I spent this sunny Sunday making some new cyanotypes, some of which I plan to hand-tone with tannic acid from black tea. Keep in mind, this is a chemical process, not digital or Photoshop toning.
The process starts with watercolor paper sensitized with the cyanotype solution, a large negative that’s the actual size of the final contact print, and some sunlight. This is one of the oldest (and easiest) processes in the history photography, and results in a beautiful shade of blue instead of blacks in the shadow areas.
The problem with cyanotypes is that everything is blue
While cyanotypes are striking and beautiful, not everyone likes blue prints. And it’s true, a blue landscape is a little odd. So, there are ways to chemically change the color of the blue. Today I experimented with toning with black tea.
Here’s how the toning process works
Because cyanotypes are a type of contact print, you need a negative that’s the same size as your final print size. Large negatives can come from large format cameras, or they can be made digitally in Photoshop from a digital photograph, and printed onto transparency film with a high-quality inkjet printer. A third option is the one I’m currently using, which is to output digital files onto photographic film with an LVT machine.
Choose a good quality watercolor paper, especially if you intend to bleach and tone the print, because the repeated soaking and the washing soda are all very tough on papers. Cheap watercolor paper will not hold up well.
Sensitize the paper with the solution, following the directions on the package. Spread the sensitizer in a thin, even coat over the paper. It doesn’t need to be heavily applied, but be sure the surface is fully covered, especially if your paper is textured.
For best results, prepare your papers on the day you intend to make the prints. Freshly sensitized paper seems to work better than papers that have been allowed to age. Let the surface dry fully, and then get busy!
I made a series of prints from different negatives for various lengths of time, as the sun passed over head. I tracked the lengths of exposure and time of day on each print. Many photographers who regularly make alternative prints use a well-controlled electric UV light source, but for me, it’s the changing sunshine.
Bleaching and toning
Allow cyanotypes to develop overnight or use a peroxide bath
Cyanotypes won’t achieve full color richness until they have dried for about 24 hours. Or, you can get immediate results by dipping the print in a bath of water mixed with a small amount of hydrogen peroxide. This will bring the print to immediate color richness. Rinse with fresh water and move on to the bleaching phase.

+ + + + + + +

• **Complete the following**
[1] Reproduce the cyanotype passage between "I spent this" and "or Photoshop toning.", inclusive.
[2] Pick up the cyanotype passage after its final sentence and continue writing it.
The data have no connection to the cyanotype passage.

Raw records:
+ + + + + + +

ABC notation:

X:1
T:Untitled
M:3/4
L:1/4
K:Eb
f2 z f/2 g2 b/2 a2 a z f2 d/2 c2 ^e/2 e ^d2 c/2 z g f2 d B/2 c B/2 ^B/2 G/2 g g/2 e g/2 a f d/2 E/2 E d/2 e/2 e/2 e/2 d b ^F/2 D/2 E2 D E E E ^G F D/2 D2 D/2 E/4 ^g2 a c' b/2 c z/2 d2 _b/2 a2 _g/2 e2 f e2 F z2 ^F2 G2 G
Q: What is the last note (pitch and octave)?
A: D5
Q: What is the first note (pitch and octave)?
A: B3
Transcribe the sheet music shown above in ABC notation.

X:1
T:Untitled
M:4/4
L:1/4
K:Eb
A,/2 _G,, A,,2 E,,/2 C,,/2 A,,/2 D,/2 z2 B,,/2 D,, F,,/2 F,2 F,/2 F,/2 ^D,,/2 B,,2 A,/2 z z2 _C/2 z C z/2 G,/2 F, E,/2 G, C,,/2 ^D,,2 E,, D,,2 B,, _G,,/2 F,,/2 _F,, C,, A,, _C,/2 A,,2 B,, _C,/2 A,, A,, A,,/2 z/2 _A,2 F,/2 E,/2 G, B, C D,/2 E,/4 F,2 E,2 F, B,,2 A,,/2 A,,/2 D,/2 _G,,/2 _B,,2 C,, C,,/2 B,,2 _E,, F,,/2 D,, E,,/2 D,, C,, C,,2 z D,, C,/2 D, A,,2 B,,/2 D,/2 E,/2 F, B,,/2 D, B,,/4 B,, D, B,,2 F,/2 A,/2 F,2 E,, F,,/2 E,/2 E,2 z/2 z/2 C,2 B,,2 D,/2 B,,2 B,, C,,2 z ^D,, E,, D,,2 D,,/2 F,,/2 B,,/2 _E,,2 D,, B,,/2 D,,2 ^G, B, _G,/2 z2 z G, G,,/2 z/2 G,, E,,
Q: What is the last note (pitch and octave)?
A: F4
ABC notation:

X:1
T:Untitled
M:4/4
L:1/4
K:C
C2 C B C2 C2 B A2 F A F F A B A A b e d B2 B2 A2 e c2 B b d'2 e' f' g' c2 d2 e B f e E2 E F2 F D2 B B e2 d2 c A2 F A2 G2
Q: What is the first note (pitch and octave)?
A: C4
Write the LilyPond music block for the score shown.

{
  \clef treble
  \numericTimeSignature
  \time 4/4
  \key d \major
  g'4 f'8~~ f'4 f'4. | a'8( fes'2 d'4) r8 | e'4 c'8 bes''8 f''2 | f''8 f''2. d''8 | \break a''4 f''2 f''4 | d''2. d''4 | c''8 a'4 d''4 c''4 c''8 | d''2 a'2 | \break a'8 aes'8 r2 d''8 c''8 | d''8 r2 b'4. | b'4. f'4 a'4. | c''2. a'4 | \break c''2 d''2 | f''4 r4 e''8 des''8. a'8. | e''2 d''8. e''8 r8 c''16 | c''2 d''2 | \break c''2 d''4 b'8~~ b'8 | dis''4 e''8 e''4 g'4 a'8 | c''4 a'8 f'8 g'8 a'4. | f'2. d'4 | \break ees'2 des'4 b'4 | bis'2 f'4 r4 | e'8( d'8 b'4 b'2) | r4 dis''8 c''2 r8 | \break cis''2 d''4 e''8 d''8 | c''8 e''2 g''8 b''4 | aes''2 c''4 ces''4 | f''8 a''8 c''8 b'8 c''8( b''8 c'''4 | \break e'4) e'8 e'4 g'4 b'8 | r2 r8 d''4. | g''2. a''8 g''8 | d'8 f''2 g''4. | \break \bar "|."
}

+ + + + + + +

• **Answer list**
[1]
I spent this sunny Sunday making some new cyanotypes, some of which I plan to hand-tone with tannic acid from black tea. Keep in mind, this is a chemical process, not digital or Photoshop toning.

[2]
Once the cyanotypes have fully developed, they can be soaked in a bath of water mixed with fully dissolved laundry washing soda which bleaches away most or all of the blue, leaving the paper almost pure white.
The bleached print can then be rinsed in water, and transferred to soak in a bath of strong tea, coffee, even red wine — anything with tannins. The tannic acid in the tea bath replaces the original cyanotype iron salts and stains the paper, giving it an aged look, and returning the bleached image in the color of the tannins.
The final print is rinsed in fresh water to get as much of the tea out of the paper as possible, then dried, flattened, and ready to frame.
What you will need:
- Negative in the exact size of the final print
- Suitable watercolor paper
- Cyanotype solution
- Glass frame to sandwich the negative to the cyanotype paper (can be two sheets of glass clamped together). Be careful not to cut yourself.
- UV light source — can be the sun
- Plastic trays to hold the baths, must be large and deep enough to hold your chosen paper size
- Development tray – fresh water
- Water plus hydrogen peroxide dip to speed-up development (optional)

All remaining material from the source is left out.